>> start Records for the exercise

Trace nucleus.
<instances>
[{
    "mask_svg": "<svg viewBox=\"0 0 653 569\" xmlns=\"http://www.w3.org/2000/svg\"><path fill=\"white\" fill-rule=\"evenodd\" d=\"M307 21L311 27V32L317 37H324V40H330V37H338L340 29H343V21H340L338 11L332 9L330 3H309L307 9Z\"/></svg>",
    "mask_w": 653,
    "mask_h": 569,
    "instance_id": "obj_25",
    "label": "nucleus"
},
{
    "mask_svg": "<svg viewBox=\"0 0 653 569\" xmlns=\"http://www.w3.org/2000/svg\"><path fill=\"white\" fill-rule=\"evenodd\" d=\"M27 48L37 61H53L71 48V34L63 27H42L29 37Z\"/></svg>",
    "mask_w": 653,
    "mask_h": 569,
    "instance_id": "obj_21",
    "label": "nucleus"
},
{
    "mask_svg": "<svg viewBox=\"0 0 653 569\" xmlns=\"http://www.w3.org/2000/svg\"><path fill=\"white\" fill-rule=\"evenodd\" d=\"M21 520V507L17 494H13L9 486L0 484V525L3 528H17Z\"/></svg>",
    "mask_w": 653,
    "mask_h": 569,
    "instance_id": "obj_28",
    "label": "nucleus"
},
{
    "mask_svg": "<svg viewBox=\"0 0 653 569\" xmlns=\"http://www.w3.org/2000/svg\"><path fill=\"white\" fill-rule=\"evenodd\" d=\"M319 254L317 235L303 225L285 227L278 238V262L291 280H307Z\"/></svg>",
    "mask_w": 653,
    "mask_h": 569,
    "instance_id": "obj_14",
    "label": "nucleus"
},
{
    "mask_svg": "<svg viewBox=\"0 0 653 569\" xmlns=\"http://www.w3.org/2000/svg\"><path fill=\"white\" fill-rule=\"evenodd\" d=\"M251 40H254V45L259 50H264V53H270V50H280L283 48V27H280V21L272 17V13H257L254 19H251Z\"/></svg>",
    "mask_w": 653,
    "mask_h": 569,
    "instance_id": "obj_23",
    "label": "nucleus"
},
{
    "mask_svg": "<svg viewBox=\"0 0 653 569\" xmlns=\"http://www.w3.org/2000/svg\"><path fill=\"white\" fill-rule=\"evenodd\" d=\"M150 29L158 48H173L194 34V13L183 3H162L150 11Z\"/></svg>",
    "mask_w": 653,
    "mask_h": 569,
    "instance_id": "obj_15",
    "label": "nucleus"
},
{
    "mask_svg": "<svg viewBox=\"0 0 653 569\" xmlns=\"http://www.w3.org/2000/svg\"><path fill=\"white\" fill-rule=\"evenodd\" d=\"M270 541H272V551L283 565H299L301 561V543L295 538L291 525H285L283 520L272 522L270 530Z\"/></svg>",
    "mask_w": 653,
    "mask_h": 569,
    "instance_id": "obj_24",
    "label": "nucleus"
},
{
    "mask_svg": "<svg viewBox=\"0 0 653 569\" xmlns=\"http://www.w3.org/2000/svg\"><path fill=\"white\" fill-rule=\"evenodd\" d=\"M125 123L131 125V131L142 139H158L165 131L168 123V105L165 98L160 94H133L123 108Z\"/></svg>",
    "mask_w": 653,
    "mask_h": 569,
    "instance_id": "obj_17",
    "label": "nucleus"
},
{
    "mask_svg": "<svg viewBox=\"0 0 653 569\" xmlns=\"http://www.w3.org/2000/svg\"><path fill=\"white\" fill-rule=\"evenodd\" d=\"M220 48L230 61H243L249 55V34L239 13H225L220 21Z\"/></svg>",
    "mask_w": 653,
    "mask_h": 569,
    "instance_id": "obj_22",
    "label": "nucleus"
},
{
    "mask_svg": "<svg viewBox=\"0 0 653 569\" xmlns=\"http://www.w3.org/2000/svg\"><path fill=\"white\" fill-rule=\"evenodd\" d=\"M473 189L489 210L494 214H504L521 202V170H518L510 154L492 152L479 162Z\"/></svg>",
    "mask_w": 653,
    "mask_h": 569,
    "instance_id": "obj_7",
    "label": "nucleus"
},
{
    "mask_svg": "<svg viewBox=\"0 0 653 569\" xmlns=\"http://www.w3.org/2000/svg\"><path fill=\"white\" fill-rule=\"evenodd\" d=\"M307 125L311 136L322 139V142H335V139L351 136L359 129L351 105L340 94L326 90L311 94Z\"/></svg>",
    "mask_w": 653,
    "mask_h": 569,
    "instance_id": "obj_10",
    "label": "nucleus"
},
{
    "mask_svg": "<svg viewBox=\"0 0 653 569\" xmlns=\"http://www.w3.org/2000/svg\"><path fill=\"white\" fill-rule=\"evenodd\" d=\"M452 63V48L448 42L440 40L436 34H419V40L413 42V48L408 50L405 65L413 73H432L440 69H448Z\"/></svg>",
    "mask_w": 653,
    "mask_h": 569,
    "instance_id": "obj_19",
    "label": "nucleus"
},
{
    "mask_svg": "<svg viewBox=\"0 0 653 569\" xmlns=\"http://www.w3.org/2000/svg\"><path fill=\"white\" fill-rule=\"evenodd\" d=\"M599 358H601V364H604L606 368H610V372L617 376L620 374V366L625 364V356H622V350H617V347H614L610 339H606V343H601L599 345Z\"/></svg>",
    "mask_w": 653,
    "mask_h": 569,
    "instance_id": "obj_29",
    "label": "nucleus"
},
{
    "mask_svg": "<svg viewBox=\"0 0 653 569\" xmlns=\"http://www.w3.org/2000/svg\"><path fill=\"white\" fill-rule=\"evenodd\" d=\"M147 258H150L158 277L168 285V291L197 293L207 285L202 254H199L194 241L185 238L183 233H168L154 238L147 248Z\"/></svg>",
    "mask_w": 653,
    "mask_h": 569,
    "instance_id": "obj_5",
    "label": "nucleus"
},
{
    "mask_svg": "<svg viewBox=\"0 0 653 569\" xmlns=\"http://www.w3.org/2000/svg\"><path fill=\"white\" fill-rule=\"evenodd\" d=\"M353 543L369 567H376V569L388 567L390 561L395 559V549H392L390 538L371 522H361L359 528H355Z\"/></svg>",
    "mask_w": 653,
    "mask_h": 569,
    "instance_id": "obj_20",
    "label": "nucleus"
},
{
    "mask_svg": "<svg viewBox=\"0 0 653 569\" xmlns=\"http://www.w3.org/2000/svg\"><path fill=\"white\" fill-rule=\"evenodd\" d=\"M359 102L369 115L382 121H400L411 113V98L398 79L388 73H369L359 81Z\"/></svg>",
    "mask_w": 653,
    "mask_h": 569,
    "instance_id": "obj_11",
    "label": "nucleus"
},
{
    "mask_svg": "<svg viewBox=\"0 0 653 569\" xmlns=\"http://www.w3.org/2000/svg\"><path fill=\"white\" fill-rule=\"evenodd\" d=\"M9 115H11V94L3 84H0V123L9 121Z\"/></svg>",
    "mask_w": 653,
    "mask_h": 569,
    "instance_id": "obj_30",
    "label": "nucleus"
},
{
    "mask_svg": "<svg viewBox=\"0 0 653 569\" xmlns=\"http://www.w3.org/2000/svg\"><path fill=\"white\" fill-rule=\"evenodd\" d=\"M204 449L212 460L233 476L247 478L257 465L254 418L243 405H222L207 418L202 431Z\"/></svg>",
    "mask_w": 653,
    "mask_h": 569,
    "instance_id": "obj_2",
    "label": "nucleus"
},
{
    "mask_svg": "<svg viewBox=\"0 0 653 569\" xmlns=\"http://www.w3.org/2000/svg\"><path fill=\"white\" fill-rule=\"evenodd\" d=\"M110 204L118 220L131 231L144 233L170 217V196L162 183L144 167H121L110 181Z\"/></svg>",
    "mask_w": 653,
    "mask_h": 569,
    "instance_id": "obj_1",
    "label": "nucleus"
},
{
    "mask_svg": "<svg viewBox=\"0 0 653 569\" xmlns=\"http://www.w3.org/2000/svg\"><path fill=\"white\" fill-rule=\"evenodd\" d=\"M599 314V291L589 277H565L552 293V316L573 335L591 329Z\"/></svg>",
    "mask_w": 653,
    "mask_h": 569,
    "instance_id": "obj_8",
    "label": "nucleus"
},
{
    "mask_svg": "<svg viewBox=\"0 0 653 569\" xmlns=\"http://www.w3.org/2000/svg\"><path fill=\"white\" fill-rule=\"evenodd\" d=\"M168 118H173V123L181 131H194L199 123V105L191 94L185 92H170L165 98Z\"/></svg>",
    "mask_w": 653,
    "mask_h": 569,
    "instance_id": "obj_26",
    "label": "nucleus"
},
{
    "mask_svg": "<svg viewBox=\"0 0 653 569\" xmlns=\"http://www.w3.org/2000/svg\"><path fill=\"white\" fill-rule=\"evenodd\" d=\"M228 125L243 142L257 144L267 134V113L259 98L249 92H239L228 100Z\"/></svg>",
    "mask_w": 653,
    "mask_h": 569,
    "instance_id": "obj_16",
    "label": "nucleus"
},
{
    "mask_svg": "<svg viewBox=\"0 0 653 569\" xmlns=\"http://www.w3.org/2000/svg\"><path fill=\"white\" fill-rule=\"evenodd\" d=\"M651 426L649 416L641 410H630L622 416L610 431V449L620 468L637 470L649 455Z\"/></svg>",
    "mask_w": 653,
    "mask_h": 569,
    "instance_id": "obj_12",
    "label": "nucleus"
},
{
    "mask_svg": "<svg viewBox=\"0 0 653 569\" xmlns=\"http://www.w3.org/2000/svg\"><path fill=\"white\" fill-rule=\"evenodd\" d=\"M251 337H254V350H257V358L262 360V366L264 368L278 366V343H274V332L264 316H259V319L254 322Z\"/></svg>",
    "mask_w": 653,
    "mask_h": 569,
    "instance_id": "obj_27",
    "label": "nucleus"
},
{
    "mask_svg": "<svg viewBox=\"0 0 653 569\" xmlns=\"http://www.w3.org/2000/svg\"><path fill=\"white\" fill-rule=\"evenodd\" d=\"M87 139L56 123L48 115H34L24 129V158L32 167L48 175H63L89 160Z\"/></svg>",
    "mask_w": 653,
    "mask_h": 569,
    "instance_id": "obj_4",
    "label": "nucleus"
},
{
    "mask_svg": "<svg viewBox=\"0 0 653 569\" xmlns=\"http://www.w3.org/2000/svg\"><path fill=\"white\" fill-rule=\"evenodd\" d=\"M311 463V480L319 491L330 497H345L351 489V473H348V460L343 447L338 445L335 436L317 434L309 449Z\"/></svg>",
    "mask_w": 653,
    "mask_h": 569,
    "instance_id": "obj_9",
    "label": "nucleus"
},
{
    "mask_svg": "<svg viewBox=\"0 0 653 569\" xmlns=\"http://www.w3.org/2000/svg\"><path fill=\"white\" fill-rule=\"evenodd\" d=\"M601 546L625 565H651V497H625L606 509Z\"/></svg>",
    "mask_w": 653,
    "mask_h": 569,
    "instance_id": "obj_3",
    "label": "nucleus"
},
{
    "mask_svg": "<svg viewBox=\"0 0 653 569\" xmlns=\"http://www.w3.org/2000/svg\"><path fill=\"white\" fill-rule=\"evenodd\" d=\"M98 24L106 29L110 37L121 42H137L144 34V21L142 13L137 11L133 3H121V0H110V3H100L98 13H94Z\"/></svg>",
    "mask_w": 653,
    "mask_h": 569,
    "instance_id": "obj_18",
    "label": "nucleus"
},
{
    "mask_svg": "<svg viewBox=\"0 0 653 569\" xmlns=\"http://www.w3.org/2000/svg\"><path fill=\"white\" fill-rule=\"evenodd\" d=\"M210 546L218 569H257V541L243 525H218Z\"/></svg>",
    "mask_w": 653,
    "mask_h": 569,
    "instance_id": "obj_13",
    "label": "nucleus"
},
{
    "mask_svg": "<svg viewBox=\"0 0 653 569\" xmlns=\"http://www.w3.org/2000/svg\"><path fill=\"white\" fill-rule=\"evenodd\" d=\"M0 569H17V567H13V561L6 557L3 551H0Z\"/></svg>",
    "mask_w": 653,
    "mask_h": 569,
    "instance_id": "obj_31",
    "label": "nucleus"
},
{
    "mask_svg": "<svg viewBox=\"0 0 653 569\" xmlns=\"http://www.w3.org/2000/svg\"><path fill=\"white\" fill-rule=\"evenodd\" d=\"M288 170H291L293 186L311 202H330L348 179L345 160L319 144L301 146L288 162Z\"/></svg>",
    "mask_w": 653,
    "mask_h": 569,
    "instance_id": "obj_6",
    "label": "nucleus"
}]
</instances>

>> end Records for the exercise

## [Job]
Write out the lines, starting with the first one and continuing through the line that contains "48L37 61H53L71 48V34L63".

## [Exercise output]
Trace nucleus.
<instances>
[{
    "mask_svg": "<svg viewBox=\"0 0 653 569\" xmlns=\"http://www.w3.org/2000/svg\"><path fill=\"white\" fill-rule=\"evenodd\" d=\"M307 21L311 27V32L317 37H324V40H330V37H338L340 29H343V21H340L338 11L332 9L330 3H309L307 9Z\"/></svg>",
    "mask_w": 653,
    "mask_h": 569,
    "instance_id": "obj_25",
    "label": "nucleus"
},
{
    "mask_svg": "<svg viewBox=\"0 0 653 569\" xmlns=\"http://www.w3.org/2000/svg\"><path fill=\"white\" fill-rule=\"evenodd\" d=\"M27 48L37 61H53L71 48V34L63 27H42L29 37Z\"/></svg>",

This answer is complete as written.